Task data →
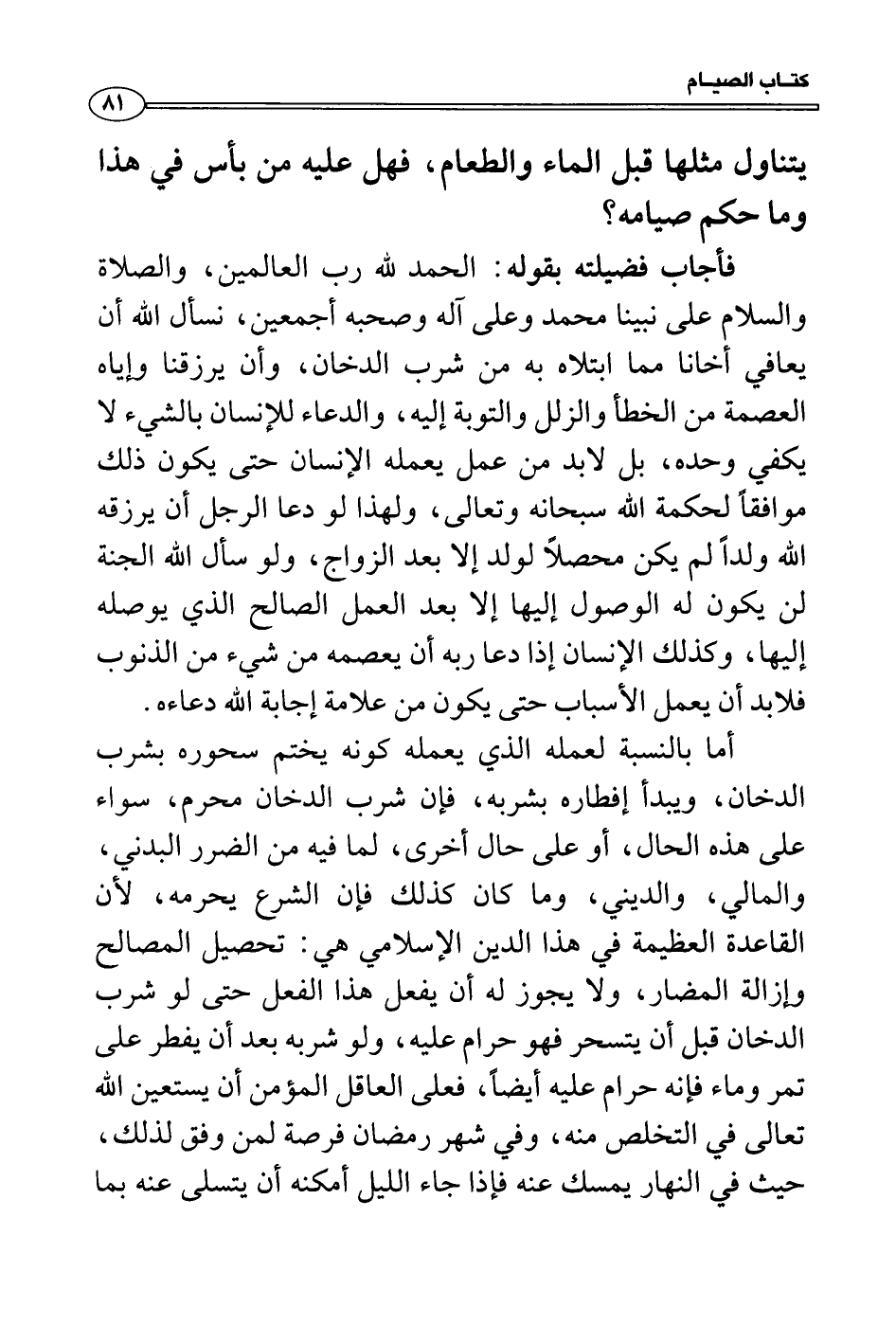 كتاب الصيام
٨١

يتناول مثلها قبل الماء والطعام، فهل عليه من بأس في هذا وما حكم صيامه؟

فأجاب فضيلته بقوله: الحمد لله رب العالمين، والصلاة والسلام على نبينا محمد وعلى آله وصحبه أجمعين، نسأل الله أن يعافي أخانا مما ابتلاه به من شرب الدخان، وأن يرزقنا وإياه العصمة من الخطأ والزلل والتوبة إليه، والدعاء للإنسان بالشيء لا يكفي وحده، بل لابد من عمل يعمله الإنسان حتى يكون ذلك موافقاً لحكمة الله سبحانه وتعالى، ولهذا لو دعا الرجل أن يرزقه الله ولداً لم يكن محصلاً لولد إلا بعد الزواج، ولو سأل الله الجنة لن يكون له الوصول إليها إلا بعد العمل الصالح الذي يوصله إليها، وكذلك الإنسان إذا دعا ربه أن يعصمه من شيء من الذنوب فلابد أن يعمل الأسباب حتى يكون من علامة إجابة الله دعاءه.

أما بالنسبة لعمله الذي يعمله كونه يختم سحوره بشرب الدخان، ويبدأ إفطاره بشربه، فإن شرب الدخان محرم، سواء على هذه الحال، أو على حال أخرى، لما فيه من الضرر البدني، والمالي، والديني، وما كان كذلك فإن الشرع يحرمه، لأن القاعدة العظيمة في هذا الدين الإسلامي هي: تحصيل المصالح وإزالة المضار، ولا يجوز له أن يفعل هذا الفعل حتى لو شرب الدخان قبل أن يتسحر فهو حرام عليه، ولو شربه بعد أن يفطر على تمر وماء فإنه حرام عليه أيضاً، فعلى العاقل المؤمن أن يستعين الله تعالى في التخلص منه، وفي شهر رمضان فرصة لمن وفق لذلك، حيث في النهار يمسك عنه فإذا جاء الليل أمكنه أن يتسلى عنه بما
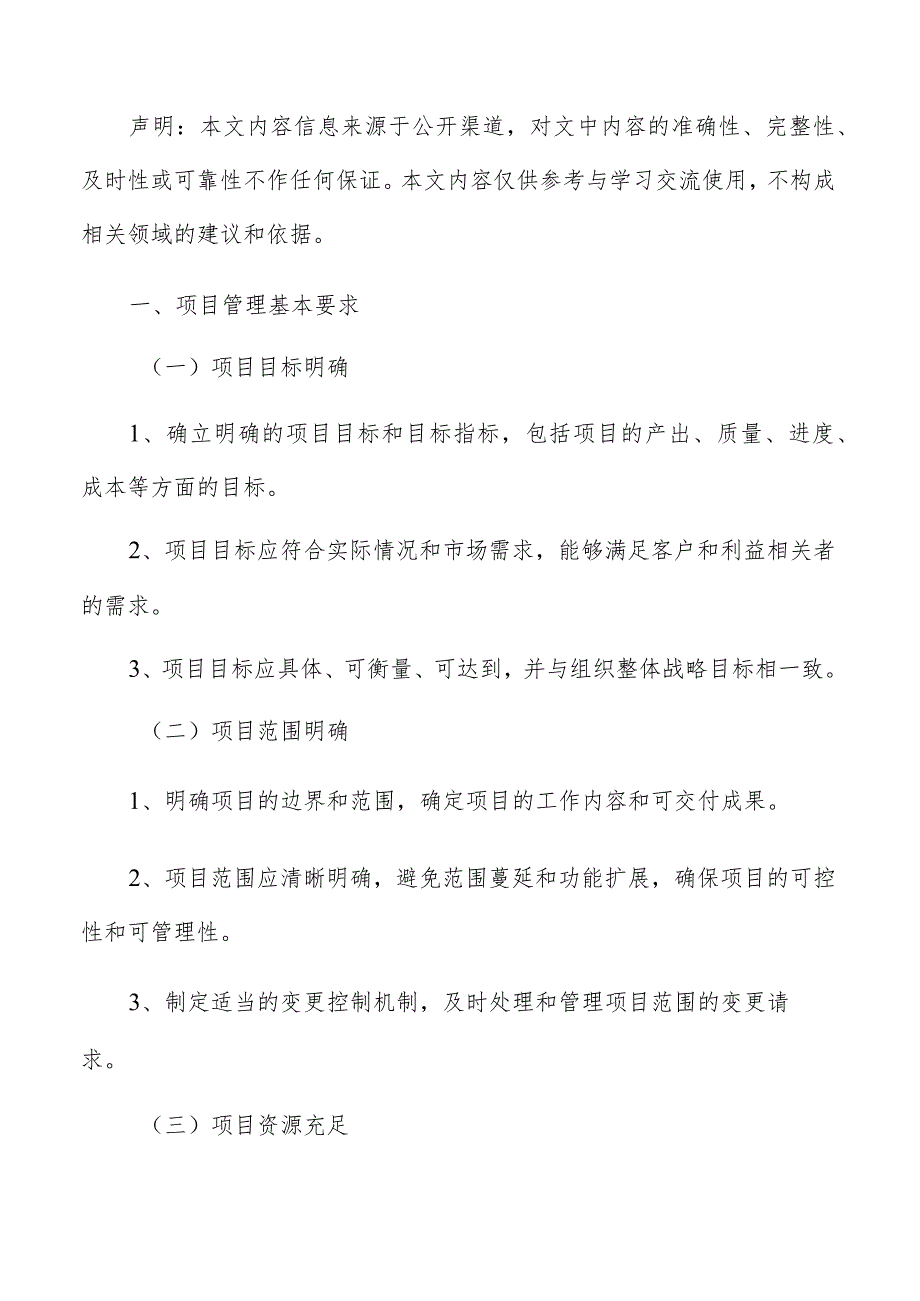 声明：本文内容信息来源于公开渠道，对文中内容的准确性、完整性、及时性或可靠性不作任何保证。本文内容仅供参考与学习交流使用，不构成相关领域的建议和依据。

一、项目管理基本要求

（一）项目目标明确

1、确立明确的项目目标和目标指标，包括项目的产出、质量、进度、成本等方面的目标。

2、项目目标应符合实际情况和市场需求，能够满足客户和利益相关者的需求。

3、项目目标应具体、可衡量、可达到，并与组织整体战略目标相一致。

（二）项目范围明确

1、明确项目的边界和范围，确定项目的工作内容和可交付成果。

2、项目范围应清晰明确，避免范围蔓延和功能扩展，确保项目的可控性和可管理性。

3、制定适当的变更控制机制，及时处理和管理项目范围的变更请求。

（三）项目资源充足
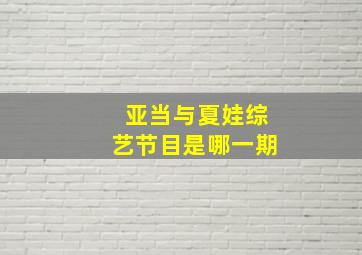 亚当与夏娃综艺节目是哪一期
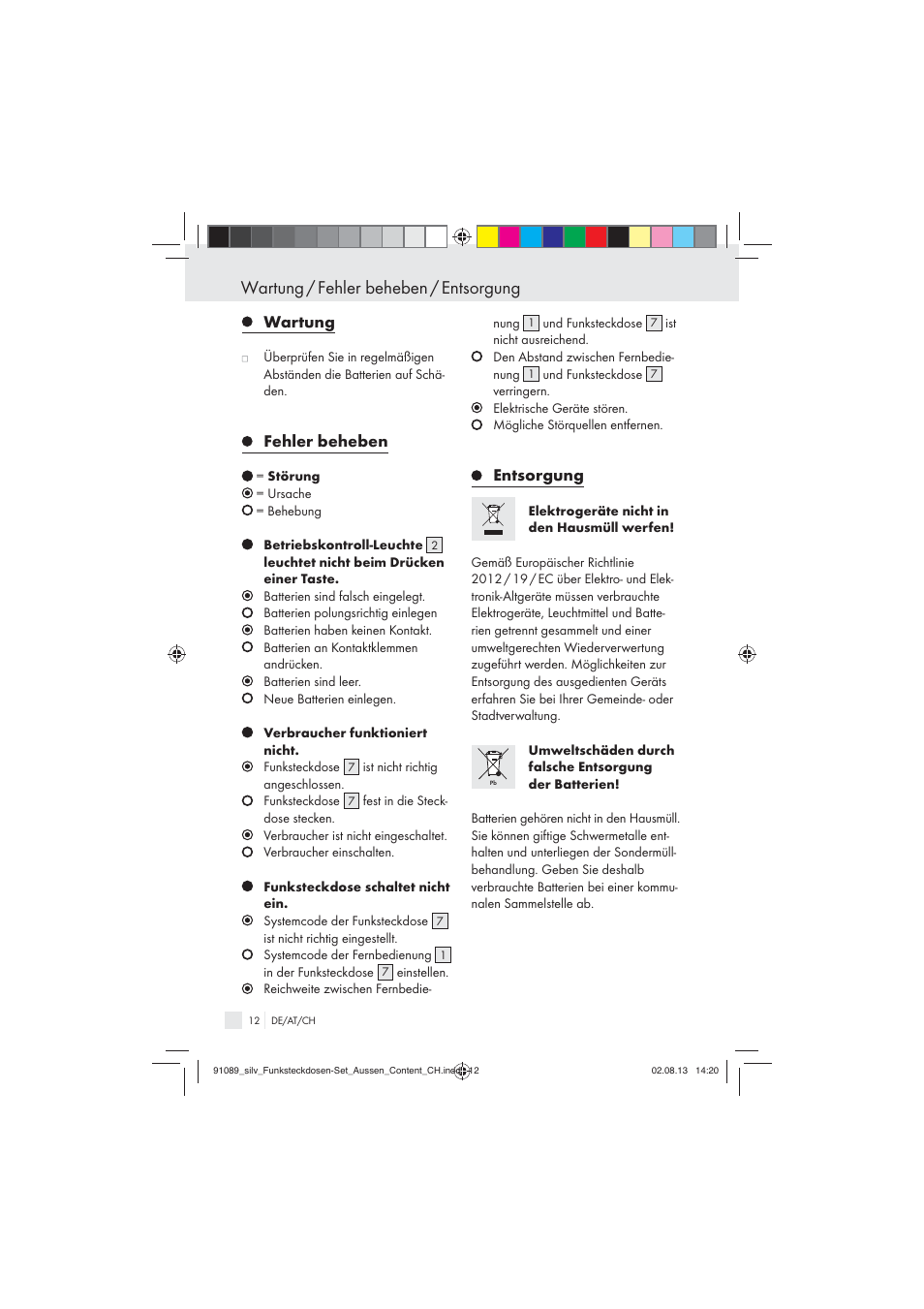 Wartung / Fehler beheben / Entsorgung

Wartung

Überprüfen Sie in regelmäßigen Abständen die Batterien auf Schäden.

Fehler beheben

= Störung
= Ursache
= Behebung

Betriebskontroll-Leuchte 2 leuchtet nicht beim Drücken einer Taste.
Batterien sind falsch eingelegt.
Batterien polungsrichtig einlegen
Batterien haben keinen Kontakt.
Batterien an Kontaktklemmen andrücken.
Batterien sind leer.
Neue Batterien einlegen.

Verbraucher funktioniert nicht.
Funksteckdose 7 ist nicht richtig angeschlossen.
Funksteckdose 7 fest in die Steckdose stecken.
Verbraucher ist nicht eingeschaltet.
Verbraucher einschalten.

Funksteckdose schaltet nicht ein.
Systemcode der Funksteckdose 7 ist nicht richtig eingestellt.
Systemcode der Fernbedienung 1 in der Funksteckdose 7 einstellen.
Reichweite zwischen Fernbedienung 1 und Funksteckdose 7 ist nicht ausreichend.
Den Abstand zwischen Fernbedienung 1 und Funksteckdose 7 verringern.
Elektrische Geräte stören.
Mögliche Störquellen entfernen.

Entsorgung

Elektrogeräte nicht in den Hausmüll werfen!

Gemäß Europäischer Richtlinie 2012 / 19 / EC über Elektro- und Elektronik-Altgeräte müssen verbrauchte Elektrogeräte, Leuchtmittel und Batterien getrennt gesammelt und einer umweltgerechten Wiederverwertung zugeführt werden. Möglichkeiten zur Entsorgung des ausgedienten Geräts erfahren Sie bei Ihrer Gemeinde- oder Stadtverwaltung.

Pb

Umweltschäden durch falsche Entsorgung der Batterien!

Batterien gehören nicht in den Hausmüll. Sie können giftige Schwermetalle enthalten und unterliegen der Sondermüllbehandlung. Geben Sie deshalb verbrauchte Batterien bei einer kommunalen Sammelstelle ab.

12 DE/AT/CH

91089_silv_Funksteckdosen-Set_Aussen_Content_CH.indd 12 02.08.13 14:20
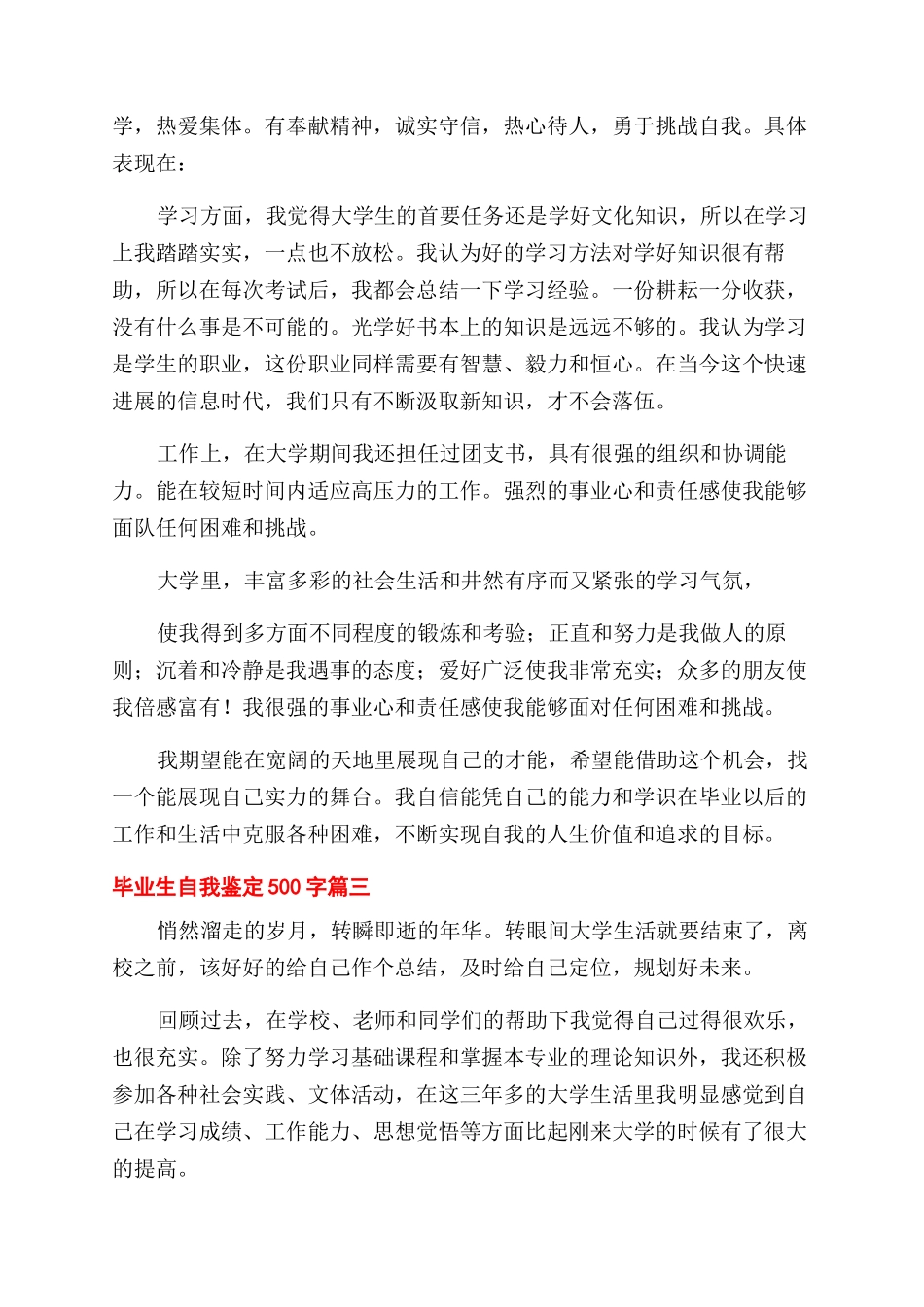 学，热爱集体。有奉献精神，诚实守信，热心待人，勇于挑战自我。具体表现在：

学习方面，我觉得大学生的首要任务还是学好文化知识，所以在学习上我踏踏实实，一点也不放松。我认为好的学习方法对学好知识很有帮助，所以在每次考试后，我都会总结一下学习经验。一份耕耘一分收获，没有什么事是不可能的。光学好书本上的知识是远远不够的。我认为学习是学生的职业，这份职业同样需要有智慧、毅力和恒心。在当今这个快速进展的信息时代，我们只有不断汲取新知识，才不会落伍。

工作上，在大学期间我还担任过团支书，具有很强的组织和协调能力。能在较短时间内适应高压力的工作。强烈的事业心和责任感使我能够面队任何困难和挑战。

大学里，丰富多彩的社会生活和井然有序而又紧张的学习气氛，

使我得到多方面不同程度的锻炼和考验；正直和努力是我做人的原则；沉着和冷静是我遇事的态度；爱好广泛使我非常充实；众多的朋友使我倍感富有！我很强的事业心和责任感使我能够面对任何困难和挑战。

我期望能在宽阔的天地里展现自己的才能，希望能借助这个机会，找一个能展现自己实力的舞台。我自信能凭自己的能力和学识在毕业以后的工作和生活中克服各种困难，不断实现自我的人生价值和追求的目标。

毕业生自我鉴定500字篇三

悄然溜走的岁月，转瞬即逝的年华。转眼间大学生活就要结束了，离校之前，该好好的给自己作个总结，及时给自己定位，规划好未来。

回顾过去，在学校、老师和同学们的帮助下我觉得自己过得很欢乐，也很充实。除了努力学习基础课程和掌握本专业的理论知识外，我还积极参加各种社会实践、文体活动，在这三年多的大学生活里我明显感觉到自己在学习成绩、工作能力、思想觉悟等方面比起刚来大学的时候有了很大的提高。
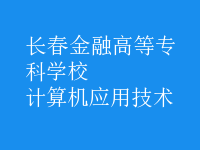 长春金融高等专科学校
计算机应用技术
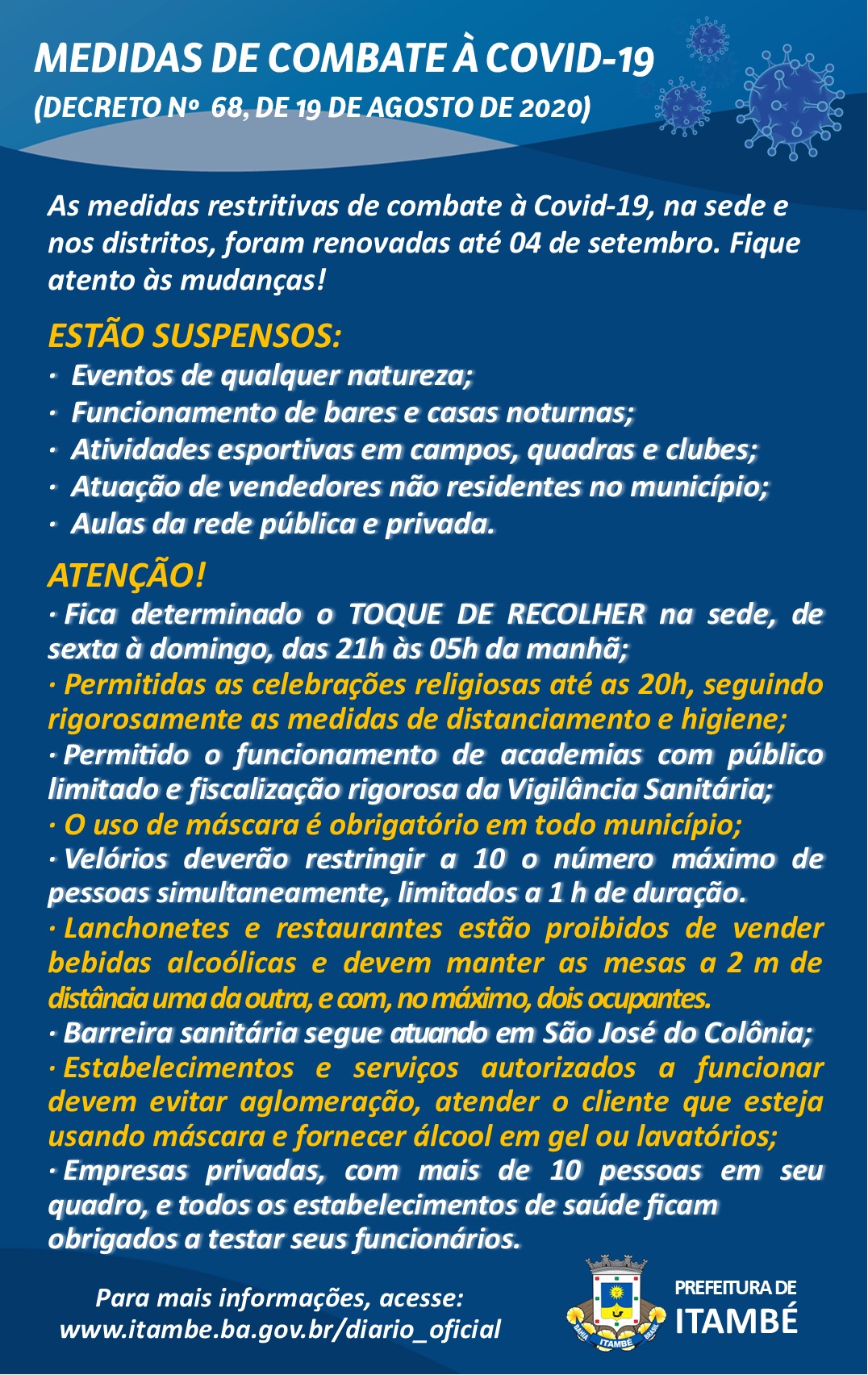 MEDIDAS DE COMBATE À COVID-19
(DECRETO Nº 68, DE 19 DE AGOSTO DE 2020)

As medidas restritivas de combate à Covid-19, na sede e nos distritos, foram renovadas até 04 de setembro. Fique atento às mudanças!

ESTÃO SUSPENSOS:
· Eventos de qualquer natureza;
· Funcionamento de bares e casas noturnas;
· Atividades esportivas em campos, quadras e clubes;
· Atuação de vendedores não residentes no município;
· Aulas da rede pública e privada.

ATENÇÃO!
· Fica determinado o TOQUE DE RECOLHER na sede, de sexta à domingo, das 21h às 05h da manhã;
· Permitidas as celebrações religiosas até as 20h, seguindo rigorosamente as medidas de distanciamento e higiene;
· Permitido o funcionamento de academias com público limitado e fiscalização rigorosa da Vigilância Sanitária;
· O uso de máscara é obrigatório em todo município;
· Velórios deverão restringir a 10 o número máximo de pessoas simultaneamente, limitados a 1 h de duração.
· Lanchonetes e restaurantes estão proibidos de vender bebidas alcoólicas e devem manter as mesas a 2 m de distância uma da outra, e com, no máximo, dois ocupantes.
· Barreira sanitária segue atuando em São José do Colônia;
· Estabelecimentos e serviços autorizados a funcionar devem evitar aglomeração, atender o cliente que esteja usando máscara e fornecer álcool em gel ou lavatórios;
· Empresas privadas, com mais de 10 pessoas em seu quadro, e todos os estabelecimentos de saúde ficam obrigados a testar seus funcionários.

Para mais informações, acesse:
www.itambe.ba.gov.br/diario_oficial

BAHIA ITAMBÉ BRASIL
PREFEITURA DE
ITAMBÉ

Task to carry out →
Write the lines out verbatim, from the one with "em todo município;" through the last line of the entries, and stop there.

Expected answer →
· O uso de máscara é obrigatório em todo município;
· Velórios deverão restringir a 10 o número máximo de pessoas simultaneamente, limitados a 1 h de duração.
· Lanchonetes e restaurantes estão proibidos de vender bebidas alcoólicas e devem manter as mesas a 2 m de distância uma da outra, e com, no máximo, dois ocupantes.
· Barreira sanitária segue atuando em São José do Colônia;
· Estabelecimentos e serviços autorizados a funcionar devem evitar aglomeração, atender o cliente que esteja usando máscara e fornecer álcool em gel ou lavatórios;
· Empresas privadas, com mais de 10 pessoas em seu quadro, e todos os estabelecimentos de saúde ficam obrigados a testar seus funcionários.

Para mais informações, acesse:
www.itambe.ba.gov.br/diario_oficial

BAHIA ITAMBÉ BRASIL
PREFEITURA DE
ITAMBÉ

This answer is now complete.